Arsenal manager Arsene Wenger was back in charge at Emirates Stadium on Tuesday night looking to atone for a 6-0 thumping at Chelsea only three days before, as the Gunners went head-to-head with Swansea.
Here, we take a look at how the Frenchman rebounded following the devastating loss...
Wenger walked to his seat with a look of steely determination ahead of the match which, after 13 minutes, became a look of exasperation, as Wilfried Bony headed Swansea's first of the match and the seventh goal in two games Arsenal had failed to answer. He rocked uneasily in his seat for much of the later part of the first half as his squad wasted a number of legitimate chances. The Frenchman was straight back into his seat after the break and only emerged from it once, before Lukas Podolski's goal with 16 minutes remaining, and Olivier Giroud's that followed seconds later brought a smile to Wenger's face and energy to his legs and he paced back and forth from the dugout from that point on. But Mathieu Flamini's own goal on 90 minutes saw Wenger storm on to the pitch and vent his anger at the fourth official after he was advised to step behind the line.

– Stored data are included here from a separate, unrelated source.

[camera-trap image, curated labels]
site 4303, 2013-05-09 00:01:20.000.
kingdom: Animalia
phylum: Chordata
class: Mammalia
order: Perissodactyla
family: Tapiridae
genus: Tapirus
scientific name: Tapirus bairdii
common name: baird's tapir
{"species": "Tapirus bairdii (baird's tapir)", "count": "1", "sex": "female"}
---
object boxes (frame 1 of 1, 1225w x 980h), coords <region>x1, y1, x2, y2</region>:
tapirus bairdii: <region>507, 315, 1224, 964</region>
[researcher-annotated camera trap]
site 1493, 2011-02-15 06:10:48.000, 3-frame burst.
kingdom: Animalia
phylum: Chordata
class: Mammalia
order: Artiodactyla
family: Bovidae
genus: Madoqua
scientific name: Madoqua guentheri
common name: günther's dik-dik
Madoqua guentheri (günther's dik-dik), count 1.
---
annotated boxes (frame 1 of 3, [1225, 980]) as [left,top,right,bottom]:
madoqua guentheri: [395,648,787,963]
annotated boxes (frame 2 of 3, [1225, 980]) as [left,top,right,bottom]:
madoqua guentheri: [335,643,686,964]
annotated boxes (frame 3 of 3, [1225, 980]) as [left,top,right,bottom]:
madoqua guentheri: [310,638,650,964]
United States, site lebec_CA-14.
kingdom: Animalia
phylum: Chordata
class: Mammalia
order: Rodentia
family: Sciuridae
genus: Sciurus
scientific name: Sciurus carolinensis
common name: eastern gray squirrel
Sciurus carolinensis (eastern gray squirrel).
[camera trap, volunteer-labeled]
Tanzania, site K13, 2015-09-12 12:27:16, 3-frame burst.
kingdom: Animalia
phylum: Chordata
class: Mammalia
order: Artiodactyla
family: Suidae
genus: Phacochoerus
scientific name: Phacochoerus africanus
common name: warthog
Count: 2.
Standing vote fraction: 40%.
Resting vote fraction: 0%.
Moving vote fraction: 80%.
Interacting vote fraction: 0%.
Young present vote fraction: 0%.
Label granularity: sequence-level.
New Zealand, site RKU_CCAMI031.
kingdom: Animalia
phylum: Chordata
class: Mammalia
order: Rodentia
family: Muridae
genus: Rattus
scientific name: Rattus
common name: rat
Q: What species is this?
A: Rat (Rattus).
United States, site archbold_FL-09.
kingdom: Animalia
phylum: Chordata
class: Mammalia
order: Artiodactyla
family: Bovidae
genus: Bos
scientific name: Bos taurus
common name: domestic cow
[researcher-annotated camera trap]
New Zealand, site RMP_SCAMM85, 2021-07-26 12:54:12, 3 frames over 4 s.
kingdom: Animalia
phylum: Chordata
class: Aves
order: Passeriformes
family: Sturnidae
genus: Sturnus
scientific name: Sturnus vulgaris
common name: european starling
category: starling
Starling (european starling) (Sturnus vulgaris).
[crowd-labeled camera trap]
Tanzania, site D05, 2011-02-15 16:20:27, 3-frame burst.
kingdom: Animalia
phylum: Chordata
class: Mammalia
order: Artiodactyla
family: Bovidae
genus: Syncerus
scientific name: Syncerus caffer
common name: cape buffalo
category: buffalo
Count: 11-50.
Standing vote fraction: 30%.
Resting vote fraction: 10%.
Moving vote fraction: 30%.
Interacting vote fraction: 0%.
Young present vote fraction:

Arsenal's faithful appeared forgiving as Wenger headed to the bench and his players took to the field. But as the first half and Arsenal's momentum both came to a close, irate supporters vociferously suggested the manager needed to make some changes, and he was quick into the tunnel at the break, missing the chorus of jeers from the stands as the players followed behind him. The crowd had quietened after the break and all was forgotten as they prepared for the final period of extra time, but they turned on Flamini when he levelled the match at 2-2, and joined Wenger in his outward frustration.
TACTICS AND SUBSTITUTIONS
Alex Oxlade-Chamberlain and Kieran Gibbs were both in Arsenal's side after successful disciplinary appeals from the fallout of Saturday's fiasco at Stamford Bridge. Wenger also started Thomas Vermaelen at centre-back with Laurent Koscielny out because of a calf problem, and defensive midfielder Matheiu Flamini came in to shore up the side. His impact was immediate as Arsenal movement from defence to the forward line throughout the first half was precise, but they fell apart in the final third. Wenger brought on Podolski early in the second half for Oxlade-Chamberlain, but they still looked sluggish, until the 28-year-old put Arsenal's first goal in the net and set up Giroud moments later. Kim Kallstrom came on late in his club debut, for Tomas Rosicky, and Yaya Sanogo completed the substitutions.
Arguably he had little in the first half - at least in the public eye - as his interaction with his players from pitch side was minimalist. Arsenal needed to turn around their performance from the dismal display at the weekend, and although Wenger's players looked set to fail to deliver again, Wenger's second-half substitution in the forward line proved a winner. That was until Flamini unfortunate entry to the scoresheet.